__What is required__.
In the records below, reproduce exactly the lines from the one containing "Monkey Go Game Image" through the one containing "2027 GMC Yukon", both included, and omit the pictures.

(Beginning of Input records)

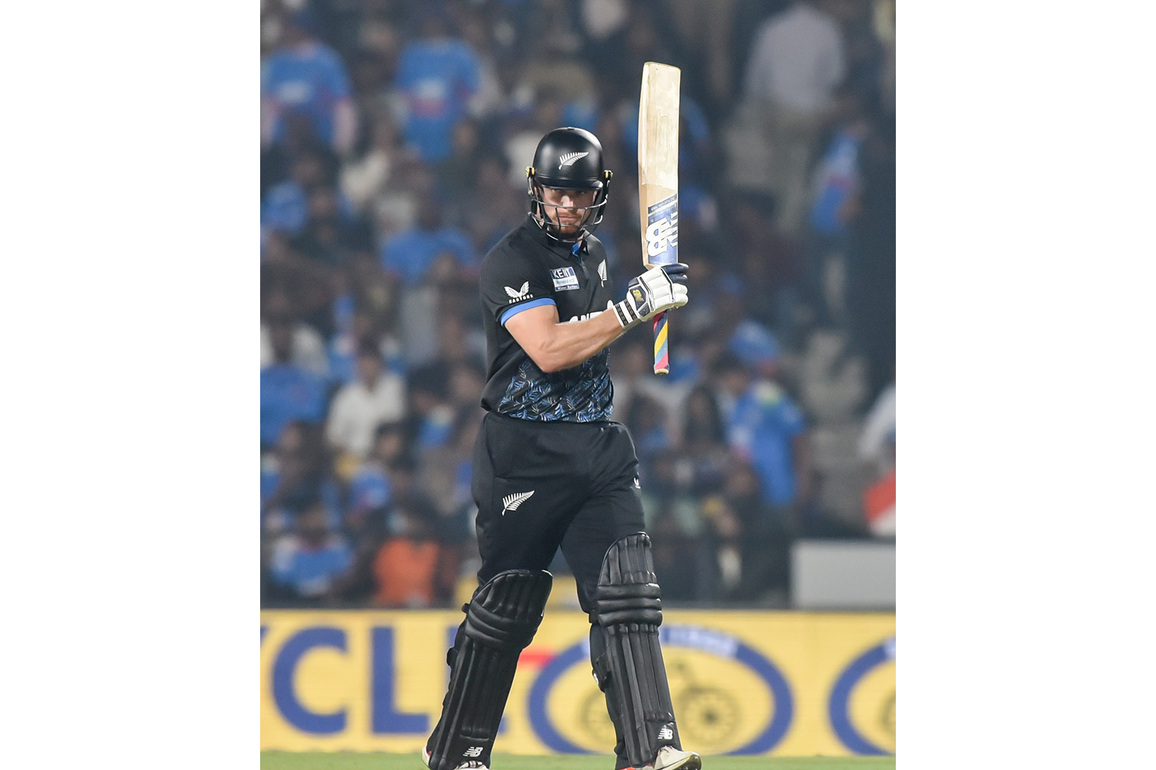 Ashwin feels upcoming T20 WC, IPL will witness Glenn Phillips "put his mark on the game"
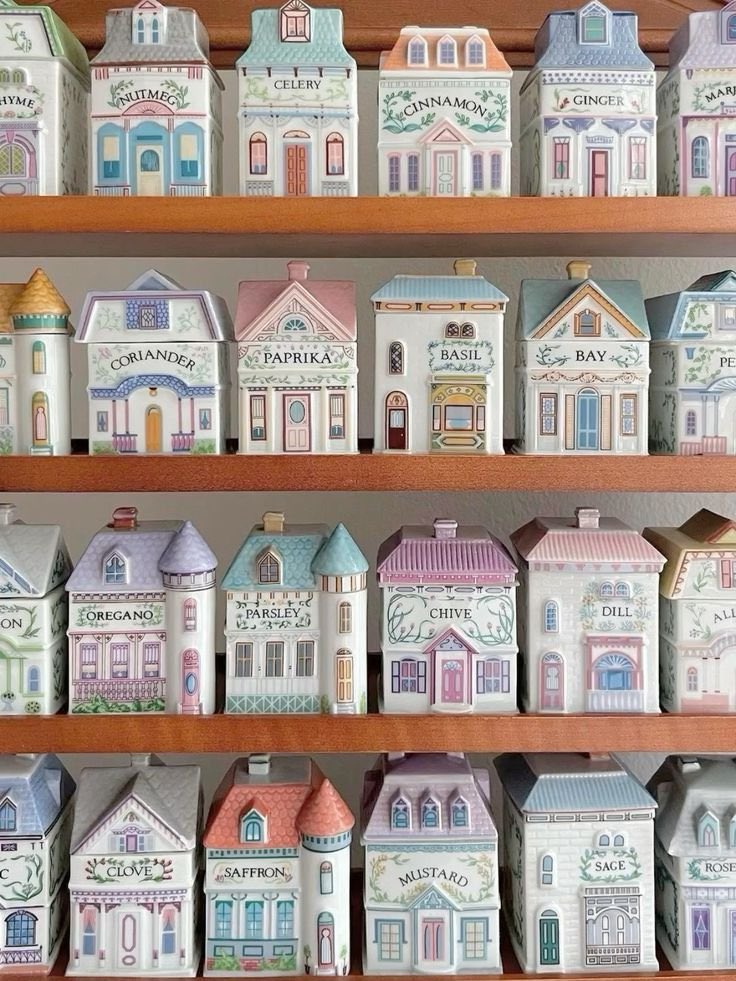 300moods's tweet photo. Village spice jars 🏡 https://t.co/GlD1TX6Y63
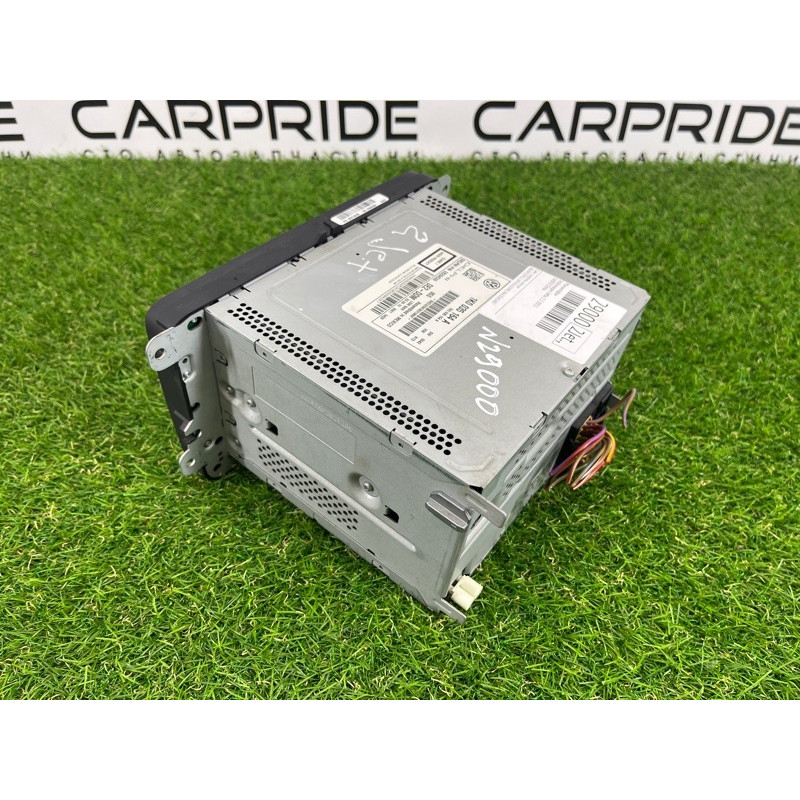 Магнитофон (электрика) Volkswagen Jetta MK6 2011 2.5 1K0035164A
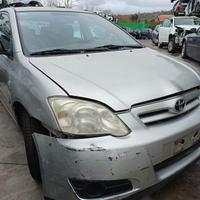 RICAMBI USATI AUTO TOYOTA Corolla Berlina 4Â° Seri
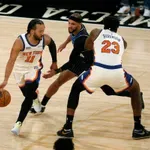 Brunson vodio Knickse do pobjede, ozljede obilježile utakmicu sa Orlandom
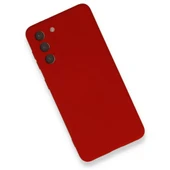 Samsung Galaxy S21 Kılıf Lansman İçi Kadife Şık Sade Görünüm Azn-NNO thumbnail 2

(End of Input records)
(Beginning of Input records)

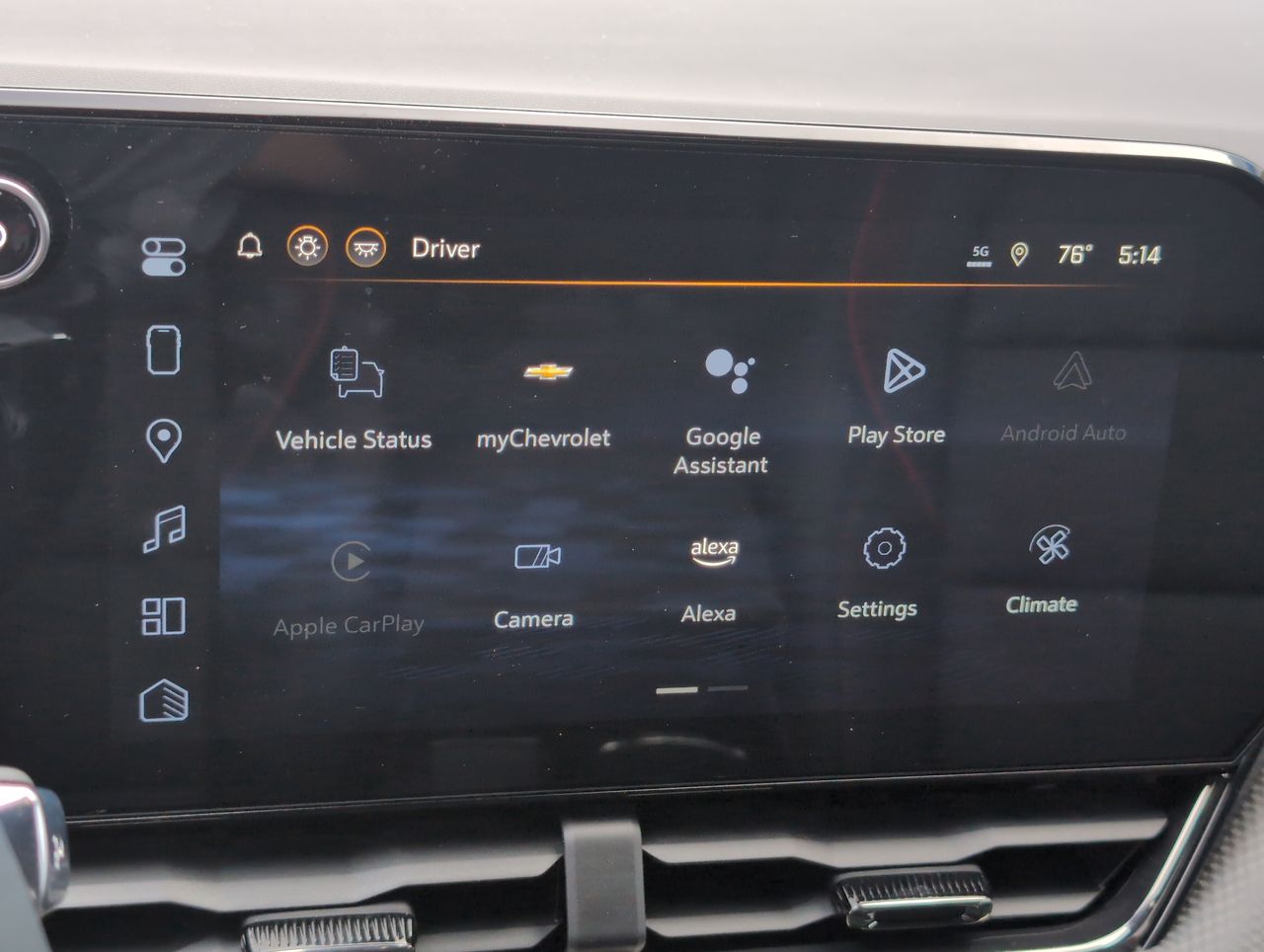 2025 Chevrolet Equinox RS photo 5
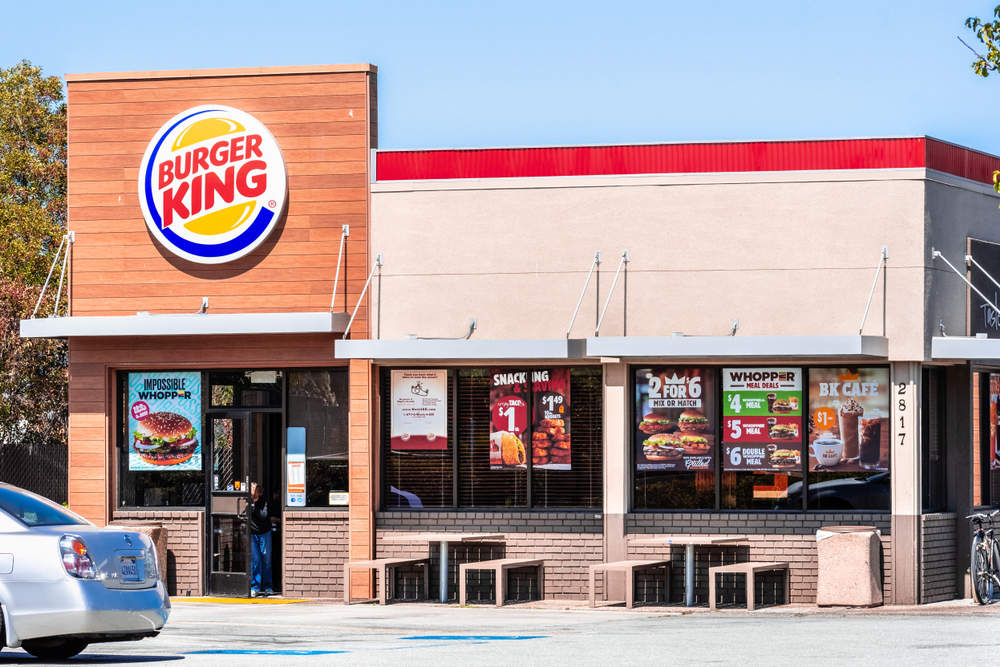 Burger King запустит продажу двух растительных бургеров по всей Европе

(End of Input records)
(Beginning of Input records)

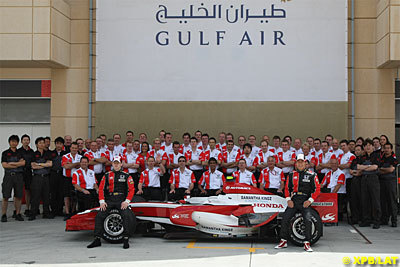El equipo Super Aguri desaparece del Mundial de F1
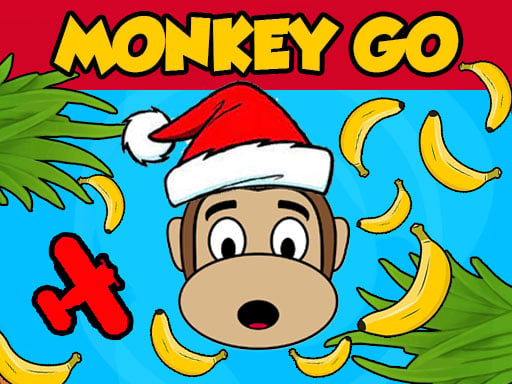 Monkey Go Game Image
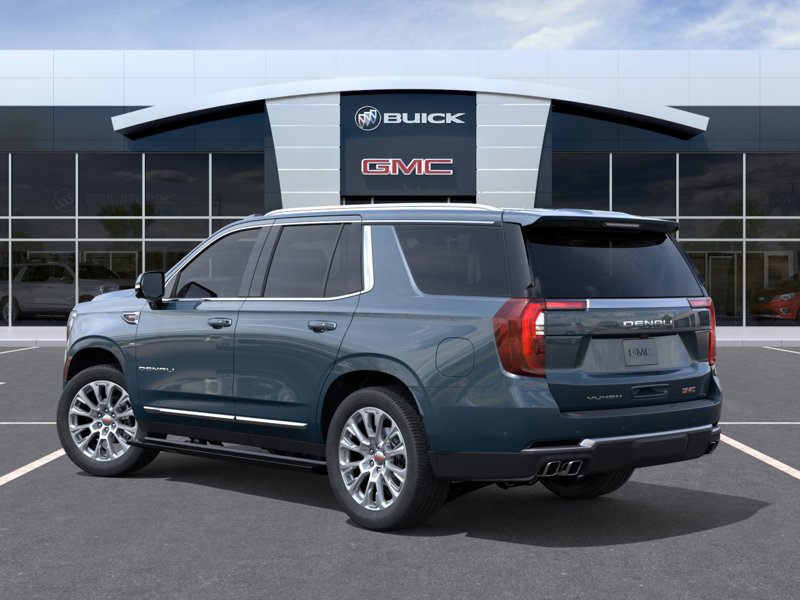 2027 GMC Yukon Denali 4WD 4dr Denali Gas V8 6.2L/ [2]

(End of Input records)

__Answer to this exercise__.
 Monkey Go Game Image
 2027 GMC Yukon Denali 4WD 4dr Denali Gas V8 6.2L/ [2]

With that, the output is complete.